Mr. Almquist read from a letter he submitted into the record that outlined the City Council’s involvement with the Cascade-Siskiyou monument area and stated this was a unique opportunity during the closing months of President Obama’s administration to expand areas around the monument that should have been included earlier.
Mr. Willis went on to explain the Cascade-Siskiyou Monument was the only monument established to protect biodiversity. Since 2000, development and commodity extraction made the monument more of an island. In January 2011, they gathered fifteen local scientists together who unanimously agreed the current monument boundaries were not adequate to protect what the monument proclamation intended and recommended expanding the monument. The Cascade-Siskiyou was a scientific interest monument. He noted economic benefits the community would receive living near protected land.
Dr. Parker was a member of the science team that wrote the 2011 report. Achieving conservation goals for landscape required considering watershed boundaries that the original monument did not include. The location of the monument did include headwater streams of two major river systems in the area, the Klamath River and Rogue River Bowl. The majority of the upper headwaters of the Bear Creek drainage were within the boundaries of the monument as well and expansion would further benefit the Bear Creek drainage. The resolution included language that protected water quality and quantity in the monument. He addressed Jenny Creek and Fall Creek to the east side of the monument noting that Jenny Creek flowed into and out of monument at several places. Major tributaries, Johnson Creek and Fall Creek were not included in the monument and the monument contained only a portion of the Jenny Creek drainage. The state border with California truncated the Klamath River ridges portion to the south. State borders jeopardized the integrity of the entire watershed. Expanding the monument would buffer the watershed from future environmental extremes as well as protect the bio-diversity in all of the watersheds that were unique to each portion.

## DATA
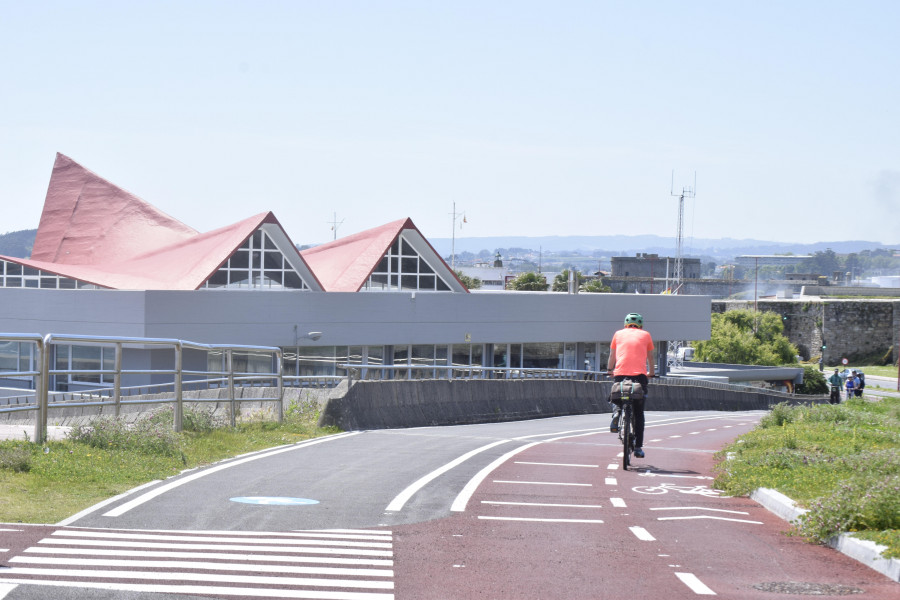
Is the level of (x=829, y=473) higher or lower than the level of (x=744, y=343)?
higher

## WORK TO DO
A. Duplicate the part of the Cascade-Siskiyou passage running from "Mr. Willis went" to "near protected land.".
B. Answer these questions using the Cascade-Siskiyou passage:
(i) In what month and year were fifteen local scientists gathered together?
(ii) Which two major river systems have headwater streams at the monument's location?
(iii) Which two major tributaries were not included in the monument?
C. List every creek named in the Cascade-Siskiyou passage.

## FINAL ANSWERS
A.
Mr. Willis went on to explain the Cascade-Siskiyou Monument was the only monument established to protect biodiversity. Since 2000, development and commodity extraction made the monument more of an island. In January 2011, they gathered fifteen local scientists together who unanimously agreed the current monument boundaries were not adequate to protect what the monument proclamation intended and recommended expanding the monument. The Cascade-Siskiyou was a scientific interest monument. He noted economic benefits the community would receive living near protected land.

B.
(i) January 2011
(ii) The Klamath River and Rogue River Bowl
(iii) Johnson Creek and Fall Creek

C. Bear Creek, Jenny Creek, Fall Creek, Johnson Creek